■ **SELECTED PASSAGE**:
>> BEGIN

To give brokers a better chance of understanding the needs, wants and dislikes of prospective referral partners The Adviser looks at the flipside of the referral coin.

We reveal the trials and tribulations of having referral arrangements with mortgage brokers from the referrer’s perspective and the insights are enlightening. But first we consider the state of play since the implementation of licensing.

According to a recent sentiment survey by The Adviser, 67.8 per cent of brokers intend to build more business referral relationships this year.

However, while the practice of referring business is commonplace, a significant number of brokers is failing to meet industry requirements.

Under the National Consumer Credit Protection Act brokers are required to have a referral agreement with partners that are not a licensed credit representative or who do not hold an Australian Credit Licence (ACL).

In addition, brokers are required to keep a register of all referrers and make known to their clients all processes involved in the referral activity.

So just how has the NCCP changed the way brokers enter into referral relationships?

According to Jon Denovan, senior partner at Gadens Lawyers, it hasn’t.

In his experience, only one in 20 brokers has a referral agreement.

“I think that most brokers are just going on as if nothing happened,” Mr Denovan says.

“It’s not because they are trying to be dodgy,” he says. “It’s just because they don’t really know that if they are getting referrals from somebody who is in business they need to have a referral agreement and they need to have a referral register.”

Mr Denovan’s comments echo the results of The Adviser’s August referral partnership survey, which shows that of the 219 broker respondents 68.7 per cent admit they have seen no change to their referral relationships since the NCCP.

This suggests a majority of brokers in Australia have not taken the proper measures to ensure their referral relationships are in accordance with licensing regulations.

And while it may seem fairly innocuous, failing to meet NCCP obligations is an invitation for ASIC to dig further and see what other black marks you may have, Mr Denovan says.

>> END

■ **DATA ROWS**:
>> BEGIN

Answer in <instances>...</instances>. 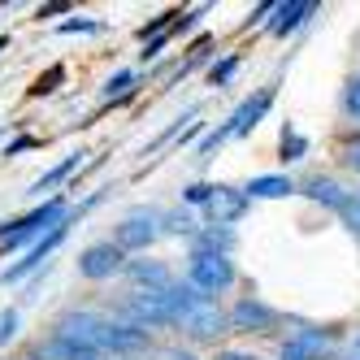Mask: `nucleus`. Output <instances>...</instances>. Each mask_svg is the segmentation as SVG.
<instances>
[{
	"instance_id": "obj_1",
	"label": "nucleus",
	"mask_w": 360,
	"mask_h": 360,
	"mask_svg": "<svg viewBox=\"0 0 360 360\" xmlns=\"http://www.w3.org/2000/svg\"><path fill=\"white\" fill-rule=\"evenodd\" d=\"M187 204H200L204 217H209V226H230V221H239L248 213V191L239 187H221V183H191L183 191Z\"/></svg>"
},
{
	"instance_id": "obj_2",
	"label": "nucleus",
	"mask_w": 360,
	"mask_h": 360,
	"mask_svg": "<svg viewBox=\"0 0 360 360\" xmlns=\"http://www.w3.org/2000/svg\"><path fill=\"white\" fill-rule=\"evenodd\" d=\"M269 105H274V87H261V91H256V96H248L243 105H239L235 113L226 117V126H217V131H213L209 139L200 143V152H204V157H209V152H213L217 143H226V139H239V135L256 131V126H261V117L269 113Z\"/></svg>"
},
{
	"instance_id": "obj_3",
	"label": "nucleus",
	"mask_w": 360,
	"mask_h": 360,
	"mask_svg": "<svg viewBox=\"0 0 360 360\" xmlns=\"http://www.w3.org/2000/svg\"><path fill=\"white\" fill-rule=\"evenodd\" d=\"M122 313L131 326L148 330V326H165V321H178V304H174V287L169 291H131L122 304Z\"/></svg>"
},
{
	"instance_id": "obj_4",
	"label": "nucleus",
	"mask_w": 360,
	"mask_h": 360,
	"mask_svg": "<svg viewBox=\"0 0 360 360\" xmlns=\"http://www.w3.org/2000/svg\"><path fill=\"white\" fill-rule=\"evenodd\" d=\"M161 235H165V213H157V209H135V213H126L117 221L113 243L122 252H148Z\"/></svg>"
},
{
	"instance_id": "obj_5",
	"label": "nucleus",
	"mask_w": 360,
	"mask_h": 360,
	"mask_svg": "<svg viewBox=\"0 0 360 360\" xmlns=\"http://www.w3.org/2000/svg\"><path fill=\"white\" fill-rule=\"evenodd\" d=\"M57 226H65V200H48V204H39V209H31L27 217L5 221L0 226V239H5L9 248H18L22 239L44 235V230H57Z\"/></svg>"
},
{
	"instance_id": "obj_6",
	"label": "nucleus",
	"mask_w": 360,
	"mask_h": 360,
	"mask_svg": "<svg viewBox=\"0 0 360 360\" xmlns=\"http://www.w3.org/2000/svg\"><path fill=\"white\" fill-rule=\"evenodd\" d=\"M235 282V265L230 256H213V252H195L187 265V287H195L200 295H217Z\"/></svg>"
},
{
	"instance_id": "obj_7",
	"label": "nucleus",
	"mask_w": 360,
	"mask_h": 360,
	"mask_svg": "<svg viewBox=\"0 0 360 360\" xmlns=\"http://www.w3.org/2000/svg\"><path fill=\"white\" fill-rule=\"evenodd\" d=\"M174 326H183L191 339H217V334H226V326H230V313H221L209 295H195Z\"/></svg>"
},
{
	"instance_id": "obj_8",
	"label": "nucleus",
	"mask_w": 360,
	"mask_h": 360,
	"mask_svg": "<svg viewBox=\"0 0 360 360\" xmlns=\"http://www.w3.org/2000/svg\"><path fill=\"white\" fill-rule=\"evenodd\" d=\"M282 326V317L274 313L269 304L261 300H239L230 308V330H243V334H274Z\"/></svg>"
},
{
	"instance_id": "obj_9",
	"label": "nucleus",
	"mask_w": 360,
	"mask_h": 360,
	"mask_svg": "<svg viewBox=\"0 0 360 360\" xmlns=\"http://www.w3.org/2000/svg\"><path fill=\"white\" fill-rule=\"evenodd\" d=\"M122 261H126V252L117 243H91V248L79 252V274L100 282V278H113L122 269Z\"/></svg>"
},
{
	"instance_id": "obj_10",
	"label": "nucleus",
	"mask_w": 360,
	"mask_h": 360,
	"mask_svg": "<svg viewBox=\"0 0 360 360\" xmlns=\"http://www.w3.org/2000/svg\"><path fill=\"white\" fill-rule=\"evenodd\" d=\"M65 230H70V226H57V230H48V235H44V239H39V243H35V248H31L27 256H22L18 265H9L5 274H0V282H5V287H9V282H22L27 274H35V269H39V265L48 261V252H53V248H57V243L65 239Z\"/></svg>"
},
{
	"instance_id": "obj_11",
	"label": "nucleus",
	"mask_w": 360,
	"mask_h": 360,
	"mask_svg": "<svg viewBox=\"0 0 360 360\" xmlns=\"http://www.w3.org/2000/svg\"><path fill=\"white\" fill-rule=\"evenodd\" d=\"M326 347H330V334H326V330H300L295 339L282 343L278 360H321Z\"/></svg>"
},
{
	"instance_id": "obj_12",
	"label": "nucleus",
	"mask_w": 360,
	"mask_h": 360,
	"mask_svg": "<svg viewBox=\"0 0 360 360\" xmlns=\"http://www.w3.org/2000/svg\"><path fill=\"white\" fill-rule=\"evenodd\" d=\"M126 278H131L139 291H169L174 287L165 261H131V265H126Z\"/></svg>"
},
{
	"instance_id": "obj_13",
	"label": "nucleus",
	"mask_w": 360,
	"mask_h": 360,
	"mask_svg": "<svg viewBox=\"0 0 360 360\" xmlns=\"http://www.w3.org/2000/svg\"><path fill=\"white\" fill-rule=\"evenodd\" d=\"M317 13V5L313 0H295V5H274V22H269V35H291V31H300L308 18Z\"/></svg>"
},
{
	"instance_id": "obj_14",
	"label": "nucleus",
	"mask_w": 360,
	"mask_h": 360,
	"mask_svg": "<svg viewBox=\"0 0 360 360\" xmlns=\"http://www.w3.org/2000/svg\"><path fill=\"white\" fill-rule=\"evenodd\" d=\"M148 334L131 321H105V352H139Z\"/></svg>"
},
{
	"instance_id": "obj_15",
	"label": "nucleus",
	"mask_w": 360,
	"mask_h": 360,
	"mask_svg": "<svg viewBox=\"0 0 360 360\" xmlns=\"http://www.w3.org/2000/svg\"><path fill=\"white\" fill-rule=\"evenodd\" d=\"M243 191H248V200H282L295 187H291V178H282V174H261V178H252Z\"/></svg>"
},
{
	"instance_id": "obj_16",
	"label": "nucleus",
	"mask_w": 360,
	"mask_h": 360,
	"mask_svg": "<svg viewBox=\"0 0 360 360\" xmlns=\"http://www.w3.org/2000/svg\"><path fill=\"white\" fill-rule=\"evenodd\" d=\"M304 191L313 195L317 204H330V209H339V213L347 209V200H352V195H347V191H343L339 183H334V178H313V183H308Z\"/></svg>"
},
{
	"instance_id": "obj_17",
	"label": "nucleus",
	"mask_w": 360,
	"mask_h": 360,
	"mask_svg": "<svg viewBox=\"0 0 360 360\" xmlns=\"http://www.w3.org/2000/svg\"><path fill=\"white\" fill-rule=\"evenodd\" d=\"M230 248H235V235H230L226 226H209L195 235V252H213V256H226Z\"/></svg>"
},
{
	"instance_id": "obj_18",
	"label": "nucleus",
	"mask_w": 360,
	"mask_h": 360,
	"mask_svg": "<svg viewBox=\"0 0 360 360\" xmlns=\"http://www.w3.org/2000/svg\"><path fill=\"white\" fill-rule=\"evenodd\" d=\"M74 165H79V157H65L61 165H53V169H48L44 178H35V183H31V191H35V195H44V191H53V187L61 183V178H70V169H74Z\"/></svg>"
},
{
	"instance_id": "obj_19",
	"label": "nucleus",
	"mask_w": 360,
	"mask_h": 360,
	"mask_svg": "<svg viewBox=\"0 0 360 360\" xmlns=\"http://www.w3.org/2000/svg\"><path fill=\"white\" fill-rule=\"evenodd\" d=\"M308 152V139L295 135V131H282V161H300Z\"/></svg>"
},
{
	"instance_id": "obj_20",
	"label": "nucleus",
	"mask_w": 360,
	"mask_h": 360,
	"mask_svg": "<svg viewBox=\"0 0 360 360\" xmlns=\"http://www.w3.org/2000/svg\"><path fill=\"white\" fill-rule=\"evenodd\" d=\"M131 83H135V74H131V70H117L113 79L105 83V96H109V100H113V96H126V91H131Z\"/></svg>"
},
{
	"instance_id": "obj_21",
	"label": "nucleus",
	"mask_w": 360,
	"mask_h": 360,
	"mask_svg": "<svg viewBox=\"0 0 360 360\" xmlns=\"http://www.w3.org/2000/svg\"><path fill=\"white\" fill-rule=\"evenodd\" d=\"M343 109L360 122V74H356V79L347 83V91H343Z\"/></svg>"
},
{
	"instance_id": "obj_22",
	"label": "nucleus",
	"mask_w": 360,
	"mask_h": 360,
	"mask_svg": "<svg viewBox=\"0 0 360 360\" xmlns=\"http://www.w3.org/2000/svg\"><path fill=\"white\" fill-rule=\"evenodd\" d=\"M61 79H65V70H61V65H53V70H48L44 79L31 87V91H35V96H48V91H57V83H61Z\"/></svg>"
},
{
	"instance_id": "obj_23",
	"label": "nucleus",
	"mask_w": 360,
	"mask_h": 360,
	"mask_svg": "<svg viewBox=\"0 0 360 360\" xmlns=\"http://www.w3.org/2000/svg\"><path fill=\"white\" fill-rule=\"evenodd\" d=\"M91 31H100V22H91V18H74V22H61V35H91Z\"/></svg>"
},
{
	"instance_id": "obj_24",
	"label": "nucleus",
	"mask_w": 360,
	"mask_h": 360,
	"mask_svg": "<svg viewBox=\"0 0 360 360\" xmlns=\"http://www.w3.org/2000/svg\"><path fill=\"white\" fill-rule=\"evenodd\" d=\"M343 221L352 226V235H360V195L347 200V209H343Z\"/></svg>"
},
{
	"instance_id": "obj_25",
	"label": "nucleus",
	"mask_w": 360,
	"mask_h": 360,
	"mask_svg": "<svg viewBox=\"0 0 360 360\" xmlns=\"http://www.w3.org/2000/svg\"><path fill=\"white\" fill-rule=\"evenodd\" d=\"M13 326H18V313H13V308H9V313H0V343L13 339Z\"/></svg>"
},
{
	"instance_id": "obj_26",
	"label": "nucleus",
	"mask_w": 360,
	"mask_h": 360,
	"mask_svg": "<svg viewBox=\"0 0 360 360\" xmlns=\"http://www.w3.org/2000/svg\"><path fill=\"white\" fill-rule=\"evenodd\" d=\"M235 65H239L235 57H230V61H221V65H213V83H226L230 74H235Z\"/></svg>"
},
{
	"instance_id": "obj_27",
	"label": "nucleus",
	"mask_w": 360,
	"mask_h": 360,
	"mask_svg": "<svg viewBox=\"0 0 360 360\" xmlns=\"http://www.w3.org/2000/svg\"><path fill=\"white\" fill-rule=\"evenodd\" d=\"M161 360H195V356H191L187 347H165V352H161Z\"/></svg>"
},
{
	"instance_id": "obj_28",
	"label": "nucleus",
	"mask_w": 360,
	"mask_h": 360,
	"mask_svg": "<svg viewBox=\"0 0 360 360\" xmlns=\"http://www.w3.org/2000/svg\"><path fill=\"white\" fill-rule=\"evenodd\" d=\"M65 360H105V352H70Z\"/></svg>"
},
{
	"instance_id": "obj_29",
	"label": "nucleus",
	"mask_w": 360,
	"mask_h": 360,
	"mask_svg": "<svg viewBox=\"0 0 360 360\" xmlns=\"http://www.w3.org/2000/svg\"><path fill=\"white\" fill-rule=\"evenodd\" d=\"M217 360H256V356H248V352H217Z\"/></svg>"
},
{
	"instance_id": "obj_30",
	"label": "nucleus",
	"mask_w": 360,
	"mask_h": 360,
	"mask_svg": "<svg viewBox=\"0 0 360 360\" xmlns=\"http://www.w3.org/2000/svg\"><path fill=\"white\" fill-rule=\"evenodd\" d=\"M347 161H352V169H360V143L352 148V157H347Z\"/></svg>"
},
{
	"instance_id": "obj_31",
	"label": "nucleus",
	"mask_w": 360,
	"mask_h": 360,
	"mask_svg": "<svg viewBox=\"0 0 360 360\" xmlns=\"http://www.w3.org/2000/svg\"><path fill=\"white\" fill-rule=\"evenodd\" d=\"M352 356H356V360H360V339H356V343H352Z\"/></svg>"
}]
</instances>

>> END

■ **GIVEN INSTRUCTION 1**:
In the article on mortgage broker referral arrangements, how many brokers has Jon Denovan found to have a referral agreement?
■ **GIVEN INSTRUCTION 2**:
Write the next few paragraphs of the article on mortgage broker referral arrangements, starting right after its final sentence.

■ **TASK RESULT 1**:
Only one in 20 brokers.

■ **TASK RESULT 2**:
“I think it’s something that ASIC will look at sooner or later,” he adds.

Making sure you are compliant may require a greater level of due diligence, but in the long run it will be worth the extra work.

MUTUAL BENEFITS

One of the main reasons why referred business is so valuable is that conversion rates for referred clients are much higher than for regular ‘walk-ins’.

By having a network of referral partners in horizontally integrated industries, brokers and their referrers can both gain from servicing their clients’ total needs.

“The leads that you get from referral partners are usually pretty warm leads,” Kandu Finance director Jeana Scott says.

“They are usually relating to a specific transaction,” she says. “So if you’re dealing with accountants and financial planners, it is usually relating to some sort of wealth creation strategy, whether it is property investment or market investment or just straightforward refinancing.”

Ms Scott has built her business around strategic partners and now has 85 per cent of business channelled from referrers.

The majority of brokers surveyed by The Adviser claim between 10-25 per cent of their business is generated from referral partnerships.

Finance Made Easy’s Tony Bice is of this ilk, with 20 per cent of his business coming directly from referrals.

Mr Bice believes referrals can save brokers time and money.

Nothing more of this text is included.